The legal chessboard filled quickly. In March 2025 the Mansells and former franchisees filed suit alleging breach of contract, defamation and fraudulent inducement against Bricks & Minifigs corporate. That same month, Bricks & Minifigs sought a temporary restraining order and scheduled a preliminary injunction hearing for May 2025, naming Schneider and Mansell among the defendants. On June 4, 2026, the franchisor issued a press release offering to meet with Mansell to compensate him for “anything unaccounted for, including what Ms. Law/Gorman failed to compensate you for without your knowledge,” and proposed discussing a mutual dismissal of the lawsuit.
Also on June 4, 2026, corporate announced the permanent closure of the Keizer location. The intertwined questions now center on ownership claims, contract interpretation and enforcement of consignment terms, with the next court dates expected later this summer. For a sector thriving on trust, the timing is sensitive. According to the International Franchise Association, 806,270 franchise establishments supported nearly 8.7 million direct jobs and generated $858.5 billion in economic output in 2023.
The 2024 Franchising Economic Outlook report forecasts that franchising will grow an additional 1.9 percent in 2024, adding about 221,000 jobs, with personal services and quick‑service restaurants leading expansion. Restaurant industry analysts note that QSR operators expect employment growth to near four million workers in 2024 despite labor challenges. Such robust growth underscores how a dispute at a single location can ripple across an entire brand, intensifying scrutiny of system governance and risk controls.

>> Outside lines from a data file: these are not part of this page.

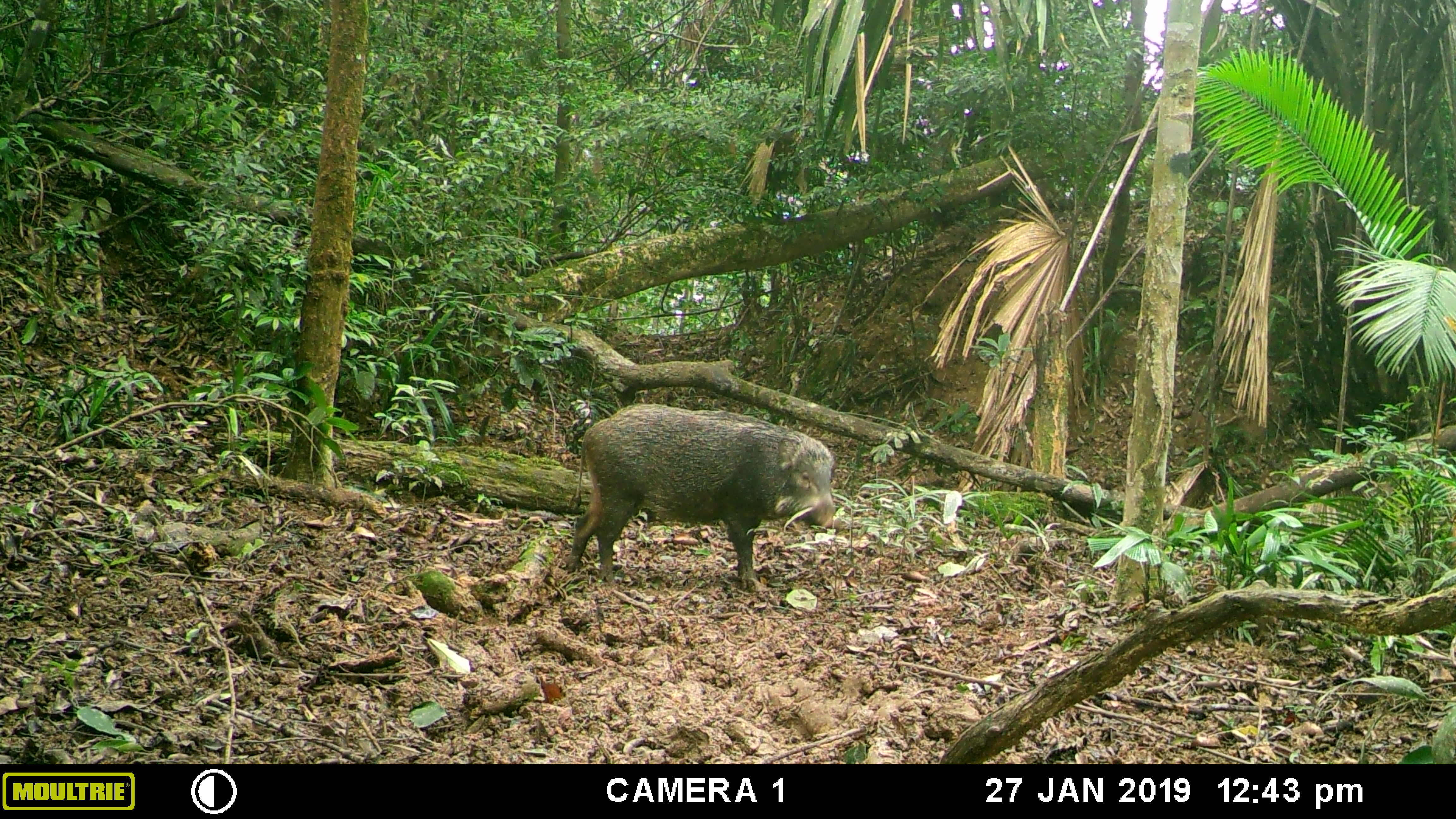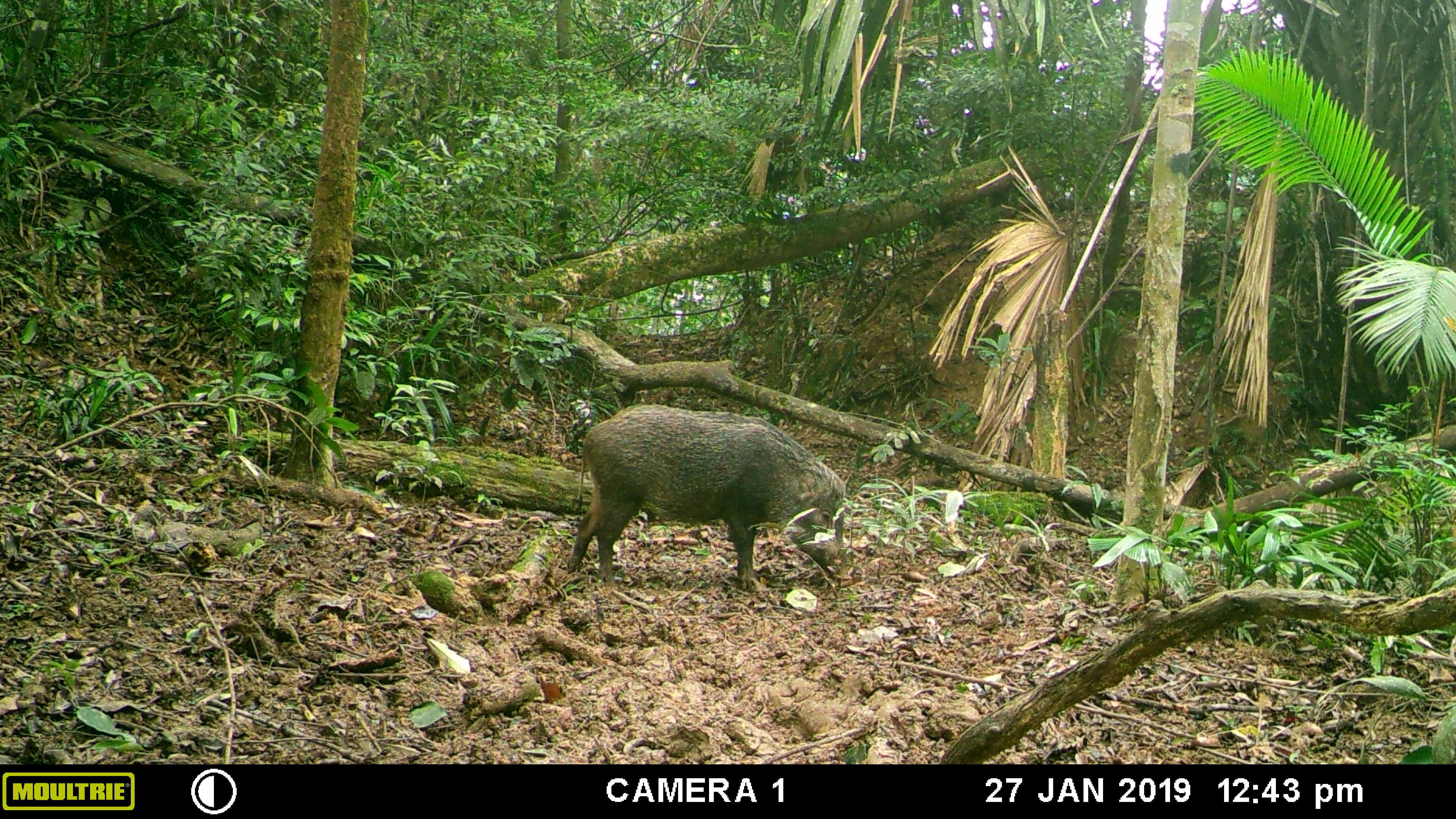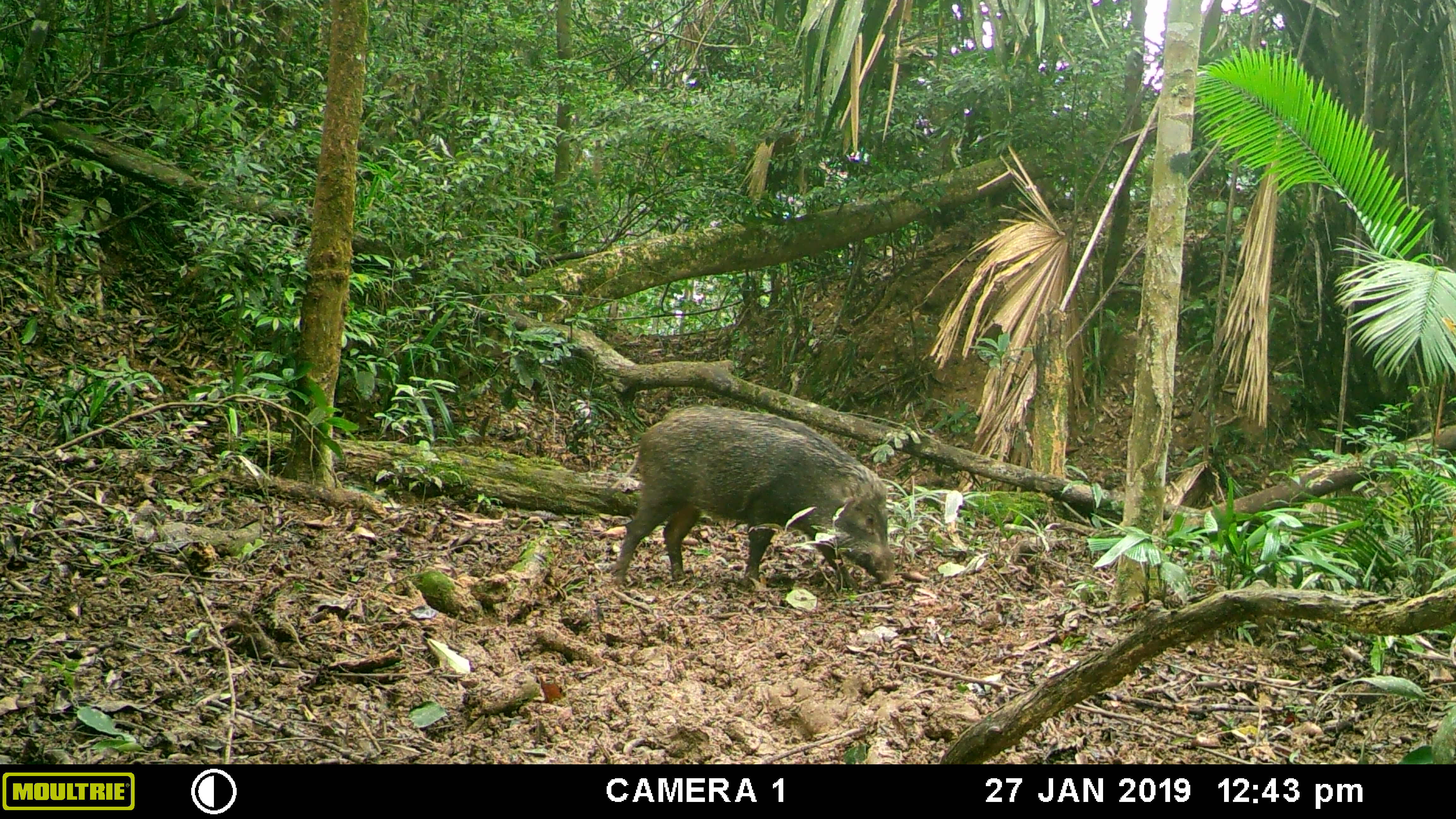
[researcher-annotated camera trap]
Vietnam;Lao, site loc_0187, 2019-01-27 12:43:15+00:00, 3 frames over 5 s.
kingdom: Animalia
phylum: Chordata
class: Mammalia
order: Artiodactyla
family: Suidae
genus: Sus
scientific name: Sus scrofa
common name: eurasian wild pig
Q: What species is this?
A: Eurasian wild pig (Sus scrofa).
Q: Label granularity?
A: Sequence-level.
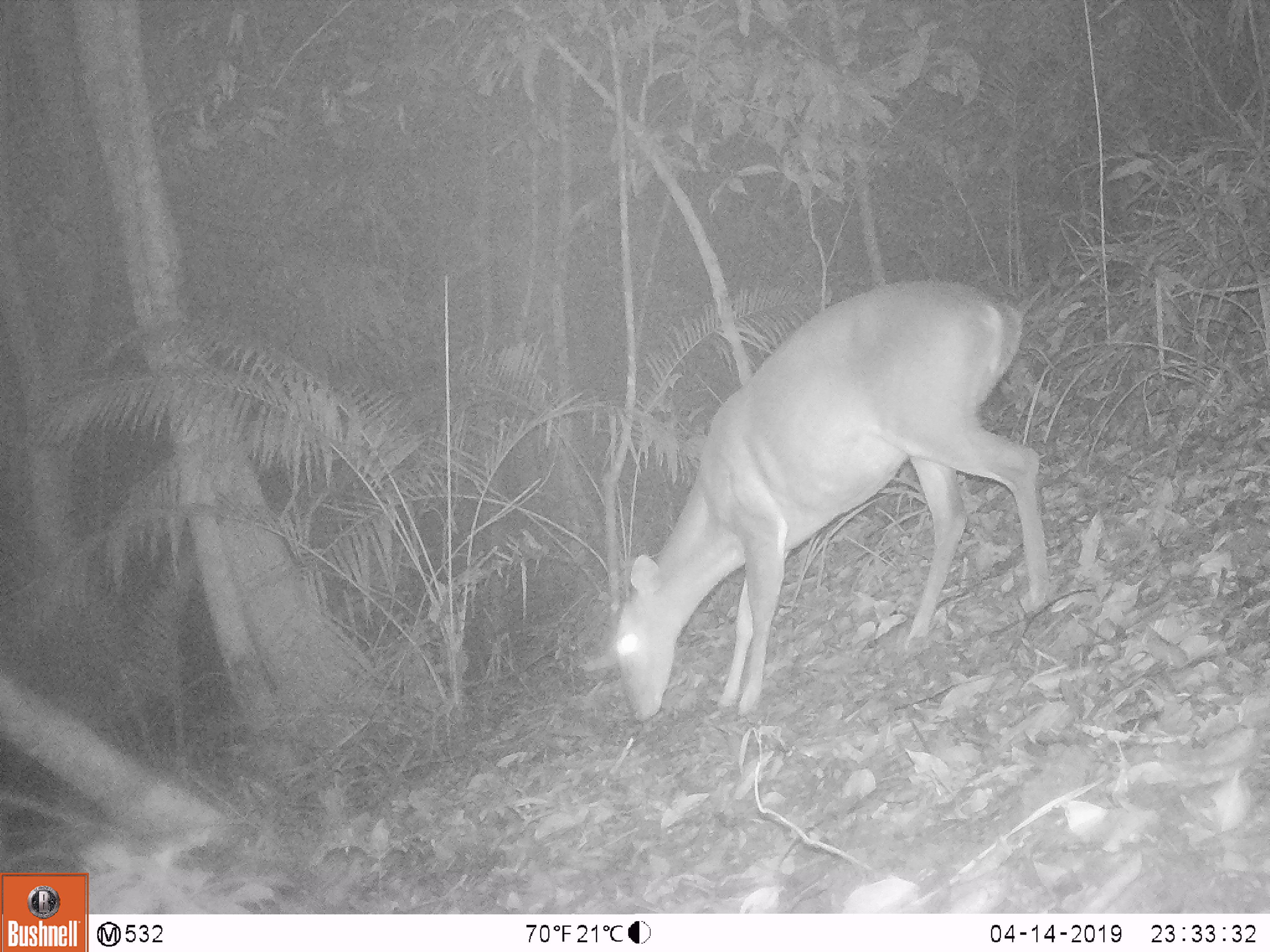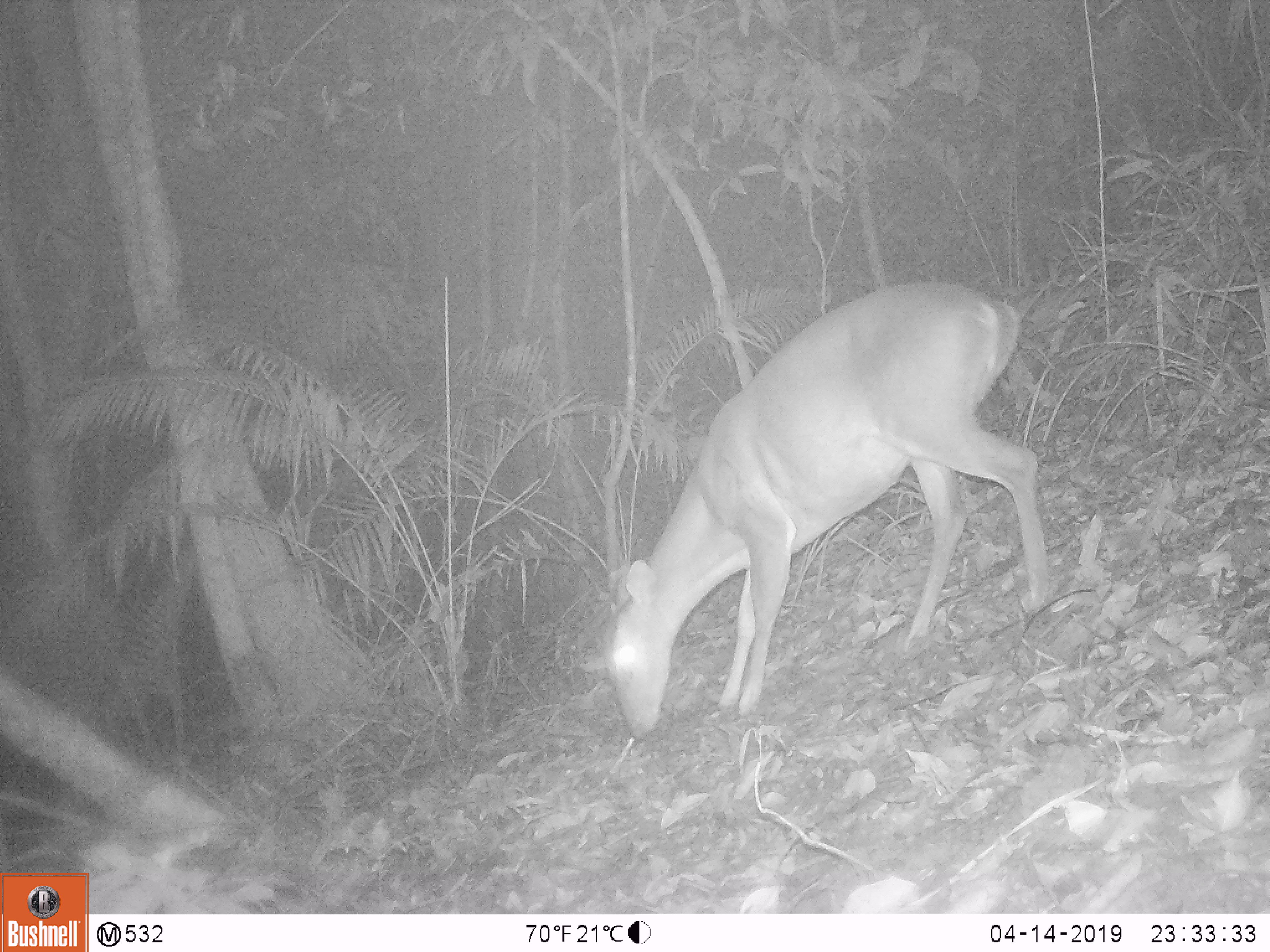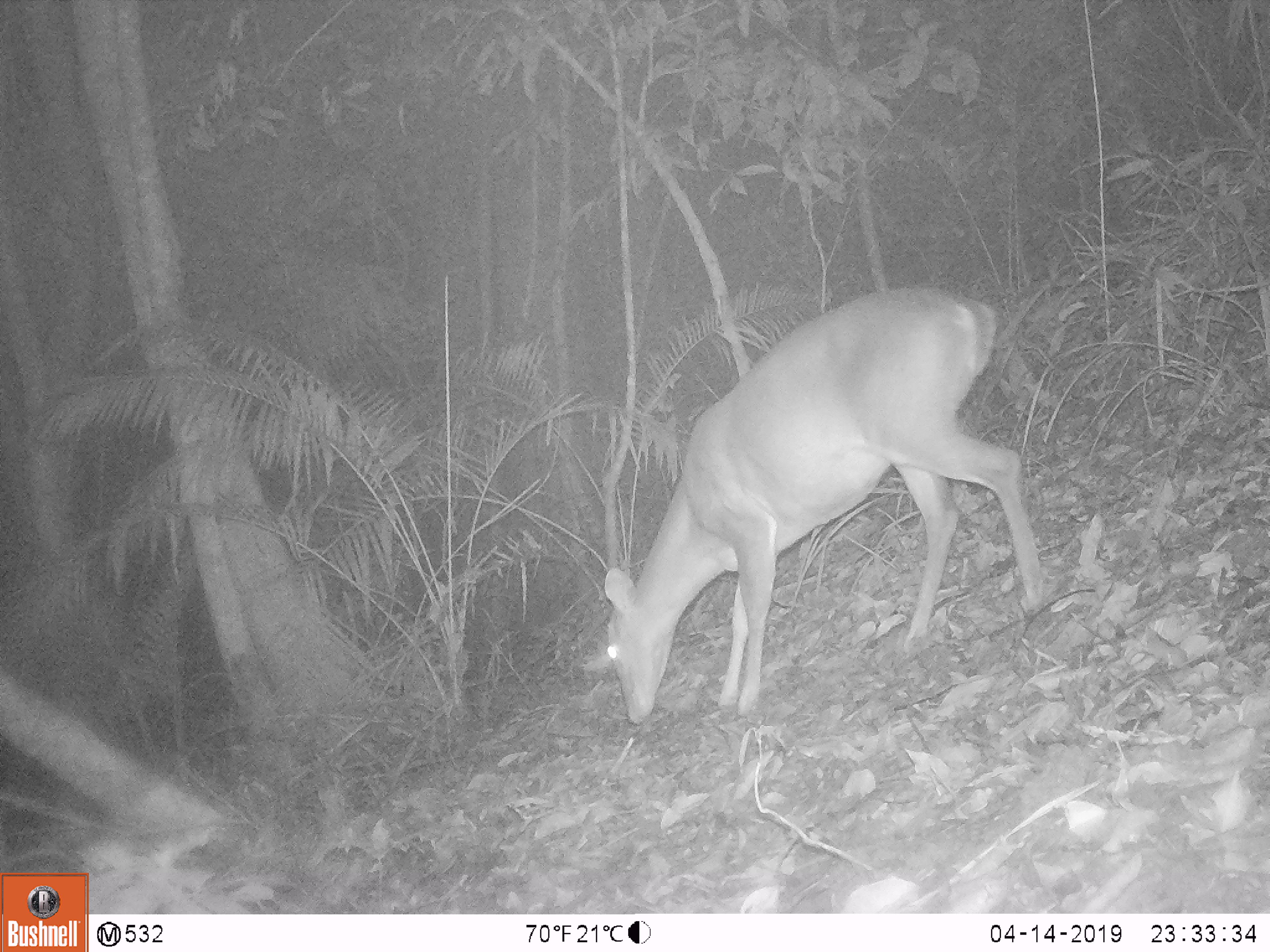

Several pieces on the board remain unmapped: the precise whereabouts of the Mansell collection that was sold or still in corporate possession, the enforceability of a contract that Bricks & Minifigs disavows and whether new operational reforms will retroactively touch past consignment‑like deals. Neither the franchise agreement nor the updated FDD language as of January 2025 explicitly addresses legacy consignment contracts. The Mansell family and their legal counsel have not disclosed the exact dollar value of items recovered versus those still missing, a gap that complicates settlement talks and judicial determinations. Brands across franchising, including restaurants that live by efficient inventory and clean paper trails, will be watching the court calendar this summer as they tighten their own policies and coach teams on record‑keeping, disclosures and de‑escalation at the counter.